# start of Data records

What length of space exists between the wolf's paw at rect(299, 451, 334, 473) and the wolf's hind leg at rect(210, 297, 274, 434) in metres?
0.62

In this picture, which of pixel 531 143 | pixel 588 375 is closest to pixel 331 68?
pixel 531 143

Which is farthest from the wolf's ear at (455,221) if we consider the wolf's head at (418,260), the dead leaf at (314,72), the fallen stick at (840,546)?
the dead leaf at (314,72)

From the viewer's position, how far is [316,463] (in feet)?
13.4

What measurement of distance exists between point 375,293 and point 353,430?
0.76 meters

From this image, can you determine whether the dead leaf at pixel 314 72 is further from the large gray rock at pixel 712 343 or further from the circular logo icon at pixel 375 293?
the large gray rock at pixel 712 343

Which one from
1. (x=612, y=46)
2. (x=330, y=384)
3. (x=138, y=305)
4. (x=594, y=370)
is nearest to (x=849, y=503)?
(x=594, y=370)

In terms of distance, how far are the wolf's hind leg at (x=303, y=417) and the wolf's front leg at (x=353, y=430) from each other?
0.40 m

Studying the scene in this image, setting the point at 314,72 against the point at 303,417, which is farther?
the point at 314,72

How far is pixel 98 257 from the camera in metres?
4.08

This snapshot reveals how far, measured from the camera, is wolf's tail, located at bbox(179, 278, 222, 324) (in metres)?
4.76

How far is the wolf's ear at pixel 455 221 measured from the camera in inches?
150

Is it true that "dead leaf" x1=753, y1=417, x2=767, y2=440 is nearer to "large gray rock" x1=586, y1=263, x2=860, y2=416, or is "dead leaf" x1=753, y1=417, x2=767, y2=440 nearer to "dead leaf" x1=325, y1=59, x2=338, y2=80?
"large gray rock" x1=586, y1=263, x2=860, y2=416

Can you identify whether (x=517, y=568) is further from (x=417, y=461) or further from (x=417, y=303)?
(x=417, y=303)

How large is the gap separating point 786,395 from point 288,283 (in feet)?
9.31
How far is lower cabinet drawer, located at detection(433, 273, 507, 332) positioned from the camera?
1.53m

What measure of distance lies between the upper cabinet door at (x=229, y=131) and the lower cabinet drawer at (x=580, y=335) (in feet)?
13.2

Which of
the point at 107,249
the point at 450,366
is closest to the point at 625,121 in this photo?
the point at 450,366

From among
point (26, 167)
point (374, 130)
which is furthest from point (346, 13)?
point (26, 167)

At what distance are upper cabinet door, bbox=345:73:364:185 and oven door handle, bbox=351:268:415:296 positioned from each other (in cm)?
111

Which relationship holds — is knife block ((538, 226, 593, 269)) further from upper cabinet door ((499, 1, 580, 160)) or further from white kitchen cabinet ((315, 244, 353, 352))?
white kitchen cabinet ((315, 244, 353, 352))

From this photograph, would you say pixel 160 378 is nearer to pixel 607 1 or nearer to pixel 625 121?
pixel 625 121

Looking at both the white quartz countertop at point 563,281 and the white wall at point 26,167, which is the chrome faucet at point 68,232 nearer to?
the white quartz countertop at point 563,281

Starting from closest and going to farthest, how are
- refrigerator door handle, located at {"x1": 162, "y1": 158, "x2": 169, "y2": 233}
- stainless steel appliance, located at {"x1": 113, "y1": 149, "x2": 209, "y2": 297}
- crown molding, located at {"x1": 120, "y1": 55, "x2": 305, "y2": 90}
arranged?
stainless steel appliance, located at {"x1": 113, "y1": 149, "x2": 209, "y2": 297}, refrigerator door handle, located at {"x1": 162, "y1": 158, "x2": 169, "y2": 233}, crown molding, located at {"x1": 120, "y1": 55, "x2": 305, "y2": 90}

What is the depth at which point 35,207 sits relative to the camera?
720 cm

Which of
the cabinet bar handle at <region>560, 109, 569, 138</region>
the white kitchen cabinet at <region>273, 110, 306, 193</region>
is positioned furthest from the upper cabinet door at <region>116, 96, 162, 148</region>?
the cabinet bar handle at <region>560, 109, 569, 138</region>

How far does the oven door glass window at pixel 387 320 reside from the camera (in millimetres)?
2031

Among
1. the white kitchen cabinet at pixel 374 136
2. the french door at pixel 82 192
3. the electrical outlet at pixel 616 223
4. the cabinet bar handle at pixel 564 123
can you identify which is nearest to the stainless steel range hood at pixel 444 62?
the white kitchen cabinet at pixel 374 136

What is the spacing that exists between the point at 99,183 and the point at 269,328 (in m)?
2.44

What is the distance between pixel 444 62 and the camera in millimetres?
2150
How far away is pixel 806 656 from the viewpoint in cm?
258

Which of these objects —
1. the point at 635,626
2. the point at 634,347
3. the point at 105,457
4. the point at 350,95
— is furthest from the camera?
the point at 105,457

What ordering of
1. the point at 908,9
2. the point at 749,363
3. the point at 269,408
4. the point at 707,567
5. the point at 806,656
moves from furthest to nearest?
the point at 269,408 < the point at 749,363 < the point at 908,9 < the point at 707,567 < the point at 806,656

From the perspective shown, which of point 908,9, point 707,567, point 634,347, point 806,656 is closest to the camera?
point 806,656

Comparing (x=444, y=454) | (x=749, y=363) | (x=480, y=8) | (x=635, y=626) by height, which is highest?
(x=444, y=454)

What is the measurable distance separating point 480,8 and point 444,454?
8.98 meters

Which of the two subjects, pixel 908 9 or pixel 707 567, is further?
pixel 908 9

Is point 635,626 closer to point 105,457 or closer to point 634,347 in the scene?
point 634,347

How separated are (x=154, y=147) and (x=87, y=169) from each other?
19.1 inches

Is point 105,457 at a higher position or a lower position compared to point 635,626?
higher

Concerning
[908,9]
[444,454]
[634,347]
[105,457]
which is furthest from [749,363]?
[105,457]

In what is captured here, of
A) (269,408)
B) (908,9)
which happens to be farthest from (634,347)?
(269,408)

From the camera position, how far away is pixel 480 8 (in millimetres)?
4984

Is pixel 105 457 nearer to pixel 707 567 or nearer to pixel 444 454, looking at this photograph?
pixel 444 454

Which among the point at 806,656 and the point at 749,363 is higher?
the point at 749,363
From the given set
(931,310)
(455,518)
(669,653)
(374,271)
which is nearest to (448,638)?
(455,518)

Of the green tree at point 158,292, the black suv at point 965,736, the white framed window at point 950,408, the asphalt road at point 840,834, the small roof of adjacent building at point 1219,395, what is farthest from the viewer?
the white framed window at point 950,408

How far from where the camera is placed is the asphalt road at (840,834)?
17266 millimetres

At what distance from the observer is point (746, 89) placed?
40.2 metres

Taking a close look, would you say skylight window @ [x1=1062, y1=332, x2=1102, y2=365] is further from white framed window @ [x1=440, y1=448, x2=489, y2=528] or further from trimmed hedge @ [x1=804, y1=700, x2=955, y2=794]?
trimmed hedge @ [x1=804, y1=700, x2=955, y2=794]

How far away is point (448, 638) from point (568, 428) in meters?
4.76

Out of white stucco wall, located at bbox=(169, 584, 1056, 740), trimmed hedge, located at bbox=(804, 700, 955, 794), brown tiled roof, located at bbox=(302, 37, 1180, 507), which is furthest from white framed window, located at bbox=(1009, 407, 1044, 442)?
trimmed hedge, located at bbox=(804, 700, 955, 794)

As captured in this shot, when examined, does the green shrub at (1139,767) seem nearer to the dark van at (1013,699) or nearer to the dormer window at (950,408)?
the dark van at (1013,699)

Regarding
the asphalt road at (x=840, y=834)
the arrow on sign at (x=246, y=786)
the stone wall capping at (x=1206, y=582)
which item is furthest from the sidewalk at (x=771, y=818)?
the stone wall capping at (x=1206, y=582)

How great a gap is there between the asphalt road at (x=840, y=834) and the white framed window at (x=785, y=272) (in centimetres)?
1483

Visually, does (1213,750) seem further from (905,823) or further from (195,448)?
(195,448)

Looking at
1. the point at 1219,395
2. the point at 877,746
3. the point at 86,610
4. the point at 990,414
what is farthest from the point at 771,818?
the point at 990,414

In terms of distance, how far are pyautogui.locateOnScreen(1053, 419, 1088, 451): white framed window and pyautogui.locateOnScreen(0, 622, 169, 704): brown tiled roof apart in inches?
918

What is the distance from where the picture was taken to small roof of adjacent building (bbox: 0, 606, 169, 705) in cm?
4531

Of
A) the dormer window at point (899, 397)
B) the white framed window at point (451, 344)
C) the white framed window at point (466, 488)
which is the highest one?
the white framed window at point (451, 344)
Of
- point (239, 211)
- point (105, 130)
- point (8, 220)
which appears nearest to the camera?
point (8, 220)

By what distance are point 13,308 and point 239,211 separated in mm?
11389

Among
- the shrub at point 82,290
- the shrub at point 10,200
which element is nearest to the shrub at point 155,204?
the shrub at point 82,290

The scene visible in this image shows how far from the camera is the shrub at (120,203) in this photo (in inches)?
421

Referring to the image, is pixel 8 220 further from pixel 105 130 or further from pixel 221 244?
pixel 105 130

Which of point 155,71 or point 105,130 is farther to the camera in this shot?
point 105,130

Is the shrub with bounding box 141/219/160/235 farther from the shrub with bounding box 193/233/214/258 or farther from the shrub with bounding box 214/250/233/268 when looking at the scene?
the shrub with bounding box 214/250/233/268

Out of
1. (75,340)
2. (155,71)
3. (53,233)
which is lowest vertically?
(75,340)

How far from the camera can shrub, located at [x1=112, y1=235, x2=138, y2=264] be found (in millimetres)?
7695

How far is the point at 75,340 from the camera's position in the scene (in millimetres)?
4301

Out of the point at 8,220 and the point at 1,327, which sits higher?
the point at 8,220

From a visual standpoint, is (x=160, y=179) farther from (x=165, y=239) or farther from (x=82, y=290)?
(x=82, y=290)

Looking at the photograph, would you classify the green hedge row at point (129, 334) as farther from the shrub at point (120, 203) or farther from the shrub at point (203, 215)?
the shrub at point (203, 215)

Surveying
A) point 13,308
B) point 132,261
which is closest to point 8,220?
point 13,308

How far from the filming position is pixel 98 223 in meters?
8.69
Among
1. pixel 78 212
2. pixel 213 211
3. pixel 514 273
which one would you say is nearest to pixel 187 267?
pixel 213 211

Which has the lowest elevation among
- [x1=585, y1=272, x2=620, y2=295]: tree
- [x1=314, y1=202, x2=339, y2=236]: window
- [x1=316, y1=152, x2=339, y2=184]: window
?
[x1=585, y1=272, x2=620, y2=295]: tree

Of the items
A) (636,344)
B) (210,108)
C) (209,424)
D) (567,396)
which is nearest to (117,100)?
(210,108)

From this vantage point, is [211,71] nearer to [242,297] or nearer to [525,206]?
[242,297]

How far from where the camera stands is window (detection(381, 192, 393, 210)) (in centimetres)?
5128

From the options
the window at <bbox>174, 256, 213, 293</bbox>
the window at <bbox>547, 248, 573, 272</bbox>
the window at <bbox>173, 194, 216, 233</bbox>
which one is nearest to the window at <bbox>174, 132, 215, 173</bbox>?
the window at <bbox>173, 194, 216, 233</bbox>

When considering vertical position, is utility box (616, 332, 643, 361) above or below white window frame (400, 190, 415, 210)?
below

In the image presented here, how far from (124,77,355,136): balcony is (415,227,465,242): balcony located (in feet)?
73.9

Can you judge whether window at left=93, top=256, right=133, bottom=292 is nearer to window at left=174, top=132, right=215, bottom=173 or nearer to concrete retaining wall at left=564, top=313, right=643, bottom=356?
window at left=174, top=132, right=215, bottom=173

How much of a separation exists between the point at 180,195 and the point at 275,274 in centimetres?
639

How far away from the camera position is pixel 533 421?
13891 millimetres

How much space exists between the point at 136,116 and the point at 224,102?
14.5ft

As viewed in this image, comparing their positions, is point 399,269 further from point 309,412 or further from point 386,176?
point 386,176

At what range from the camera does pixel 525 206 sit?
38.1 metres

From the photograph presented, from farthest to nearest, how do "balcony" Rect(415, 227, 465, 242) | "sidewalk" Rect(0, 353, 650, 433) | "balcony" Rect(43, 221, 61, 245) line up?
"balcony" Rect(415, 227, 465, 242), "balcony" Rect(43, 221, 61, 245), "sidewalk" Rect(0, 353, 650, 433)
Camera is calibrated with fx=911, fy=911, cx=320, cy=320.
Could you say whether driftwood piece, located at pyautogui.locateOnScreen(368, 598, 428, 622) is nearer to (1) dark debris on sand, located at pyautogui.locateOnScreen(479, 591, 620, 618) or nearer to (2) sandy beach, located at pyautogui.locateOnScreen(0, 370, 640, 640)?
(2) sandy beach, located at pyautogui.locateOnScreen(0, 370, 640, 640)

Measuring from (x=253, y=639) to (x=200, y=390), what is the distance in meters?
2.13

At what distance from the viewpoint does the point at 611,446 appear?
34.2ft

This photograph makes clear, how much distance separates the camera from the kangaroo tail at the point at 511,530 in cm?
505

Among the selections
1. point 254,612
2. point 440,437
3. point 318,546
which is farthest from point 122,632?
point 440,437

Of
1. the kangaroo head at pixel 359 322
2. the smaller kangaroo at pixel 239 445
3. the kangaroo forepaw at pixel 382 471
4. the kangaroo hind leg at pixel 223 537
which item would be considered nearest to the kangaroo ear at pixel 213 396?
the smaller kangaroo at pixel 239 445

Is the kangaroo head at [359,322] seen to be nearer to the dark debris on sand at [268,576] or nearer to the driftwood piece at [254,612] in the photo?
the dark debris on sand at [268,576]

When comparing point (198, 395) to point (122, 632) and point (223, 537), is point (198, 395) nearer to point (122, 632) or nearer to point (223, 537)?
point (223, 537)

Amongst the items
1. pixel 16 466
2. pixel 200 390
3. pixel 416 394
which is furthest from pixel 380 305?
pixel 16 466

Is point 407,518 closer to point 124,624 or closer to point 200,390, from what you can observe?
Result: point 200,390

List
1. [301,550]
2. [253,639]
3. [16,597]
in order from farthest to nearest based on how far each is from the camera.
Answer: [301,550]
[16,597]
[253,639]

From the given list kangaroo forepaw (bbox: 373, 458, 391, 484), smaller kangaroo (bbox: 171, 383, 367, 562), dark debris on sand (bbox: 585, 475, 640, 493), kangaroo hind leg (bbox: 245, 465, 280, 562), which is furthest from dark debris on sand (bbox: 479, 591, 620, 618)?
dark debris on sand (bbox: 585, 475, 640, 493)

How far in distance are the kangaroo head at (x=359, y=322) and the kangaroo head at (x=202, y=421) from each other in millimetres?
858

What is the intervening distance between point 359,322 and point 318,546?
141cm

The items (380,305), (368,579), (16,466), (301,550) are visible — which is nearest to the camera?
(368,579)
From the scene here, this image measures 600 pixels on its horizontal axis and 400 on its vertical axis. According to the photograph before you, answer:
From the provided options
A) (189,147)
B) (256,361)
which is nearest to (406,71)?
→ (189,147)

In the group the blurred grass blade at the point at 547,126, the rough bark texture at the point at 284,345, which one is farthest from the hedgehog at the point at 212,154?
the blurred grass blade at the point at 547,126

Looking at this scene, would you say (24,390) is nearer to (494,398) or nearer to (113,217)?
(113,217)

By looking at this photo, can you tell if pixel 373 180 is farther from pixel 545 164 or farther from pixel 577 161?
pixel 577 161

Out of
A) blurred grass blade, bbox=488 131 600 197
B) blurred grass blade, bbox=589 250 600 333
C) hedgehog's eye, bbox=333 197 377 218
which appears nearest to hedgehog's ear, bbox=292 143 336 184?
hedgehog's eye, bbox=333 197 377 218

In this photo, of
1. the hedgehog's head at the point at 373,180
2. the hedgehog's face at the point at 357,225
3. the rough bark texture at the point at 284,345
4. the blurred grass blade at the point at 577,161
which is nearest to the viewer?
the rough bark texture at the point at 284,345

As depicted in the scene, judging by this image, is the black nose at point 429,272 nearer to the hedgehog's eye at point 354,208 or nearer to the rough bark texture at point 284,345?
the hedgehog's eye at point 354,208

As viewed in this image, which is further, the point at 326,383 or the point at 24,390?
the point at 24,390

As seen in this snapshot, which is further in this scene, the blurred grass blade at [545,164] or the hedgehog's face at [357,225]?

# end of Data records

_What is expected_
Recast the stretch of the records from the line containing "What is the intervening" through the end of the records as a Markdown table with the columns Row and Line. Number each line in order and omit blank lines.

_Correct output_
| Row | Line |
|---|---|
| 1 | What is the intervening distance between point 359,322 and point 318,546? |
| 2 | 141cm |
| 3 | The items (380,305), (368,579), (16,466), (301,550) are visible — which is nearest to the camera? |
| 4 | (368,579) |
| 5 | From the scene here, this image measures 600 pixels on its horizontal axis and 400 on its vertical axis. According to the photograph before you, answer: |
| 6 | From the provided options |
| 7 | A) (189,147) |
| 8 | B) (256,361) |
| 9 | which is nearest to (406,71)? |
| 10 | → (189,147) |
| 11 | In the group the blurred grass blade at the point at 547,126, the rough bark texture at the point at 284,345, which one is farthest from the hedgehog at the point at 212,154? |
| 12 | the blurred grass blade at the point at 547,126 |
| 13 | Looking at this scene, would you say (24,390) is nearer to (494,398) or nearer to (113,217)? |
| 14 | (113,217) |
| 15 | By looking at this photo, can you tell if pixel 373 180 is farther from pixel 545 164 or farther from pixel 577 161? |
| 16 | pixel 577 161 |
| 17 | Out of |
| 18 | A) blurred grass blade, bbox=488 131 600 197 |
| 19 | B) blurred grass blade, bbox=589 250 600 333 |
| 20 | C) hedgehog's eye, bbox=333 197 377 218 |
| 21 | which appears nearest to hedgehog's ear, bbox=292 143 336 184? |
| 22 | hedgehog's eye, bbox=333 197 377 218 |
| 23 | In this photo, of |
| 24 | 1. the hedgehog's head at the point at 373,180 |
| 25 | 2. the hedgehog's face at the point at 357,225 |
| 26 | 3. the rough bark texture at the point at 284,345 |
| 27 | 4. the blurred grass blade at the point at 577,161 |
| 28 | which is nearest to the viewer? |
| 29 | the rough bark texture at the point at 284,345 |
| 30 | As depicted in the scene, judging by this image, is the black nose at point 429,272 nearer to the hedgehog's eye at point 354,208 or nearer to the rough bark texture at point 284,345? |
| 31 | the hedgehog's eye at point 354,208 |
| 32 | As viewed in this image, which is further, the point at 326,383 or the point at 24,390? |
| 33 | the point at 24,390 |
| 34 | As seen in this snapshot, which is further in this scene, the blurred grass blade at [545,164] or the hedgehog's face at [357,225]? |